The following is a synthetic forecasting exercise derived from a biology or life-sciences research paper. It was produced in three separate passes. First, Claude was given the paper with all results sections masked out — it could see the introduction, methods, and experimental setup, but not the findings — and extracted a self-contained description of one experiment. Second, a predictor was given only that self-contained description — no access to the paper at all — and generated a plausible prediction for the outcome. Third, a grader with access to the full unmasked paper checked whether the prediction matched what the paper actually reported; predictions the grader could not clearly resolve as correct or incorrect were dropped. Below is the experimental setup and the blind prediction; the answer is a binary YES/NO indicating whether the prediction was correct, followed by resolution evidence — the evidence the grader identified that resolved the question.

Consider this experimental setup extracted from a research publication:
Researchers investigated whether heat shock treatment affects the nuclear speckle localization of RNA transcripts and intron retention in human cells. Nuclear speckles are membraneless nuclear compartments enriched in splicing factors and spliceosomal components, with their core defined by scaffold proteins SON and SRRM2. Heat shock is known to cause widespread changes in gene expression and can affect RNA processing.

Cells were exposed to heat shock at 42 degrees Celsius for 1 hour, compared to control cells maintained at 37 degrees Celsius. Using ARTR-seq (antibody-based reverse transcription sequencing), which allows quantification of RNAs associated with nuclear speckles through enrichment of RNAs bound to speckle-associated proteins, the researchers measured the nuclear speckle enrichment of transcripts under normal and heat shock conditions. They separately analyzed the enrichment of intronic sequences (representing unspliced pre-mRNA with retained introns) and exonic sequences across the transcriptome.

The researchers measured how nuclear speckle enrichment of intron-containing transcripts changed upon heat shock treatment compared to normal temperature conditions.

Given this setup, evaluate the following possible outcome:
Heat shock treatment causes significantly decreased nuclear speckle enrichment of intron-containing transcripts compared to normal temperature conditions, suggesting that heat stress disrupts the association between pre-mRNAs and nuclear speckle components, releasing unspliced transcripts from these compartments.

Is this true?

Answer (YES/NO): NO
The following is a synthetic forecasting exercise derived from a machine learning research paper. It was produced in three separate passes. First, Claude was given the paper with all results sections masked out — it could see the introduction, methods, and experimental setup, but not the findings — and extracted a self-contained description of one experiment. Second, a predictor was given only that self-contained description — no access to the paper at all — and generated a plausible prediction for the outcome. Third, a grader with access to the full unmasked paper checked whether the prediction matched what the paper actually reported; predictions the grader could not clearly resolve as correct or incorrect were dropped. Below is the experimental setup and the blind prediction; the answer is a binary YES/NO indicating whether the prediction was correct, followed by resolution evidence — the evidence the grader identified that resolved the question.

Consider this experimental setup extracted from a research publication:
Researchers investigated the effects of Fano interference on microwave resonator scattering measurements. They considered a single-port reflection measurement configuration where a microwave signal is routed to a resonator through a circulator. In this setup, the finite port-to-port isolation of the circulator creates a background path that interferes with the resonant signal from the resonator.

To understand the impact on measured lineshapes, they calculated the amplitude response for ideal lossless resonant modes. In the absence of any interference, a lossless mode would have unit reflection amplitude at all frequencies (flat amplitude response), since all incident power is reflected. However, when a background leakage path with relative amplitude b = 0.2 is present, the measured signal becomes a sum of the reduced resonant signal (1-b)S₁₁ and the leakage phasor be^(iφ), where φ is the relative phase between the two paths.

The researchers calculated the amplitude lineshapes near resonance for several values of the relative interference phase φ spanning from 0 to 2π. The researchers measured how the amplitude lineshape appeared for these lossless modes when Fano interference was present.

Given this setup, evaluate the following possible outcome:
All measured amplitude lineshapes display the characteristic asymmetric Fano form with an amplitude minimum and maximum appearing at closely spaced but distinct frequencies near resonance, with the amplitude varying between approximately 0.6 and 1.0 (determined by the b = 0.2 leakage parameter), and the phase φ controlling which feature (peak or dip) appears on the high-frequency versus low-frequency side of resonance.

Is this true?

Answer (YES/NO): NO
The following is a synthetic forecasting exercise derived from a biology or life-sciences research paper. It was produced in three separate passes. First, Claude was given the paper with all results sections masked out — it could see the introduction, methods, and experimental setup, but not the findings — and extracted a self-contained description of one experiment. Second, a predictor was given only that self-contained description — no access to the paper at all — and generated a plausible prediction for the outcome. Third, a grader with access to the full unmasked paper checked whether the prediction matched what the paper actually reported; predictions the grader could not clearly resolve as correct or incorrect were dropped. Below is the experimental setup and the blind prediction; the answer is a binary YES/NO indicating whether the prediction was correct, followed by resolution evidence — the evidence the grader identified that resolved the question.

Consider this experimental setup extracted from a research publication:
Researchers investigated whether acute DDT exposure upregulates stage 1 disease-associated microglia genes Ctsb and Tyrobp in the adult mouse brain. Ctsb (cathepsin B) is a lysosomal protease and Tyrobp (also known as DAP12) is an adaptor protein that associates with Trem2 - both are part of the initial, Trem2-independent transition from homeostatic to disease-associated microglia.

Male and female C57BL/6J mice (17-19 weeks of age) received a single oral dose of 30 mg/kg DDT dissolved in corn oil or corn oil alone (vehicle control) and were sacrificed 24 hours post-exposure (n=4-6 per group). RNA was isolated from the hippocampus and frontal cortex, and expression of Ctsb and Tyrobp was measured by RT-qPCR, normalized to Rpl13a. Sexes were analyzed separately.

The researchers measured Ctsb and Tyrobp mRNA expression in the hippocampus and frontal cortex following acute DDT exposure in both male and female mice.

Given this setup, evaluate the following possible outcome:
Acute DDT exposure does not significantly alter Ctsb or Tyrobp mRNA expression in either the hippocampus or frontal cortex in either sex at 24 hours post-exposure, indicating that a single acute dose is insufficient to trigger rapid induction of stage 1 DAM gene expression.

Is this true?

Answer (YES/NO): NO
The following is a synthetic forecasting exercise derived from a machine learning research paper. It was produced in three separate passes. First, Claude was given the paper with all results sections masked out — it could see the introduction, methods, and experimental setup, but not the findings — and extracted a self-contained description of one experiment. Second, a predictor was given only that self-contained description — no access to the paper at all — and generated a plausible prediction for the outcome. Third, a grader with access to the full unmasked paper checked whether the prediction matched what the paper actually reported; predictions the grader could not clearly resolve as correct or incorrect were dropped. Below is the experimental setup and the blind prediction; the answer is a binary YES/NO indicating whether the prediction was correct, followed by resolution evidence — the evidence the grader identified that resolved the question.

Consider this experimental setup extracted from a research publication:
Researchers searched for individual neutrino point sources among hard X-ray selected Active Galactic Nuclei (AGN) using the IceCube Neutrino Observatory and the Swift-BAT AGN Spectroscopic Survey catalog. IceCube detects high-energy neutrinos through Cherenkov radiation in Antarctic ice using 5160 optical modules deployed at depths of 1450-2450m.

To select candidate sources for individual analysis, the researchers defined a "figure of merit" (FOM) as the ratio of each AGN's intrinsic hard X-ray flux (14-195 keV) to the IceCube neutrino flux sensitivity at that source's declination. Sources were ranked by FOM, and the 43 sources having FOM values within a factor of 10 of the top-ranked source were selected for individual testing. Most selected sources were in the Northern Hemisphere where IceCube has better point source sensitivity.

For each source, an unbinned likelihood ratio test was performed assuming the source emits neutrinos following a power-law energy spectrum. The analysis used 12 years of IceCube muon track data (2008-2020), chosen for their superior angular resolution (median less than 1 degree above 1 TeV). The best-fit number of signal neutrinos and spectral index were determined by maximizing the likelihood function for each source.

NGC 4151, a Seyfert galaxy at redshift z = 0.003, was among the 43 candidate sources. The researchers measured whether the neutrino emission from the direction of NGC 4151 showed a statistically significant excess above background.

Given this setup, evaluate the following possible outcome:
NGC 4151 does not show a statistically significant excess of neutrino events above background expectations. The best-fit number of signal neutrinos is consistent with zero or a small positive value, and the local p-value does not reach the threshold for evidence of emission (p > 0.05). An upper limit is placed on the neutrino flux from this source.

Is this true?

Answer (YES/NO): NO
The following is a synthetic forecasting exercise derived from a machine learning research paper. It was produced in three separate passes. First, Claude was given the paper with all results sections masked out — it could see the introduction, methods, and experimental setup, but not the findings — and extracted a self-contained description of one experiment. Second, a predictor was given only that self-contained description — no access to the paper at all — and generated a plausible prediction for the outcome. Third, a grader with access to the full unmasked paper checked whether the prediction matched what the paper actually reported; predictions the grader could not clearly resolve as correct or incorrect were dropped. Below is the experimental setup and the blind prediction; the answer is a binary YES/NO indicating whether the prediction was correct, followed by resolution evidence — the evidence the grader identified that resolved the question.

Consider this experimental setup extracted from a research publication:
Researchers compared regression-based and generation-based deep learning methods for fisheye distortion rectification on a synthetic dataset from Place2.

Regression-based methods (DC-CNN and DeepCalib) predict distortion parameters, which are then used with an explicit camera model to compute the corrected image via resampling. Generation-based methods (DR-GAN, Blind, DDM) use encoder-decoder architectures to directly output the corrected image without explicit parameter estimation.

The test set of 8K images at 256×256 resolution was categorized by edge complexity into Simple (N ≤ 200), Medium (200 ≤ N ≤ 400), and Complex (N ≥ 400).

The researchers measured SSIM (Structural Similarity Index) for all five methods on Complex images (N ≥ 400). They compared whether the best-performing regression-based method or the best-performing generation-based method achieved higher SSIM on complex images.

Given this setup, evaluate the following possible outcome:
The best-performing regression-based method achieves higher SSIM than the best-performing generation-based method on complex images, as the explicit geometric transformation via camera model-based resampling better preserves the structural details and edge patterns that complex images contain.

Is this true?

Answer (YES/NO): NO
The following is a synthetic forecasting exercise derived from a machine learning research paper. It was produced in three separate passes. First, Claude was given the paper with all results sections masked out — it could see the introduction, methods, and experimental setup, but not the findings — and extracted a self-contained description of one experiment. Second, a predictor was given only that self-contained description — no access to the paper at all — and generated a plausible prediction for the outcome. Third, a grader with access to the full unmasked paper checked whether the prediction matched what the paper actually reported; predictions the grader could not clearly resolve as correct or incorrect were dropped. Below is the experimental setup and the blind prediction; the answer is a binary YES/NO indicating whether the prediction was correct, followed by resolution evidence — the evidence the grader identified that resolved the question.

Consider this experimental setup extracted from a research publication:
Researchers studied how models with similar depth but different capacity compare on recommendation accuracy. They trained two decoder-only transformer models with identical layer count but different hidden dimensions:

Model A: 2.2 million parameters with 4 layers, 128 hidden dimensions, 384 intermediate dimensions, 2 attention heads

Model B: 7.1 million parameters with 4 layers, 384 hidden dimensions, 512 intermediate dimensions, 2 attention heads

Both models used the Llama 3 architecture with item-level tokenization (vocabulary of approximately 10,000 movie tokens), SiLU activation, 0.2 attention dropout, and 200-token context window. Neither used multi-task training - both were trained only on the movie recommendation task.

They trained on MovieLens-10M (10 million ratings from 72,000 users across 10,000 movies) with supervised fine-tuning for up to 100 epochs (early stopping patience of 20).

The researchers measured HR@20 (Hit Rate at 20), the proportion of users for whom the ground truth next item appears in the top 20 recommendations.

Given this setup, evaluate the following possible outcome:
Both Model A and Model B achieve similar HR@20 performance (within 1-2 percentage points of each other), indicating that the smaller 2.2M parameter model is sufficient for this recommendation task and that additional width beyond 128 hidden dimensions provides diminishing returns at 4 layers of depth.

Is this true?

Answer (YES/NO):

======

PROBLEM DETAILS: From the listing above, output exactly the run of lines that starts with the line containing "The test set" and ends with the line containing "Model B: 7.1".

EXERCISE ANSWER:
The test set of 8K images at 256×256 resolution was categorized by edge complexity into Simple (N ≤ 200), Medium (200 ≤ N ≤ 400), and Complex (N ≥ 400).

The researchers measured SSIM (Structural Similarity Index) for all five methods on Complex images (N ≥ 400). They compared whether the best-performing regression-based method or the best-performing generation-based method achieved higher SSIM on complex images.

Given this setup, evaluate the following possible outcome:
The best-performing regression-based method achieves higher SSIM than the best-performing generation-based method on complex images, as the explicit geometric transformation via camera model-based resampling better preserves the structural details and edge patterns that complex images contain.

Is this true?

Answer (YES/NO): NO
The following is a synthetic forecasting exercise derived from a machine learning research paper. It was produced in three separate passes. First, Claude was given the paper with all results sections masked out — it could see the introduction, methods, and experimental setup, but not the findings — and extracted a self-contained description of one experiment. Second, a predictor was given only that self-contained description — no access to the paper at all — and generated a plausible prediction for the outcome. Third, a grader with access to the full unmasked paper checked whether the prediction matched what the paper actually reported; predictions the grader could not clearly resolve as correct or incorrect were dropped. Below is the experimental setup and the blind prediction; the answer is a binary YES/NO indicating whether the prediction was correct, followed by resolution evidence — the evidence the grader identified that resolved the question.

Consider this experimental setup extracted from a research publication:
Researchers studied how models with similar depth but different capacity compare on recommendation accuracy. They trained two decoder-only transformer models with identical layer count but different hidden dimensions:

Model A: 2.2 million parameters with 4 layers, 128 hidden dimensions, 384 intermediate dimensions, 2 attention heads

Model B: 7.1 million parameters with 4 layers, 384 hidden dimensions, 512 intermediate dimensions, 2 attention heads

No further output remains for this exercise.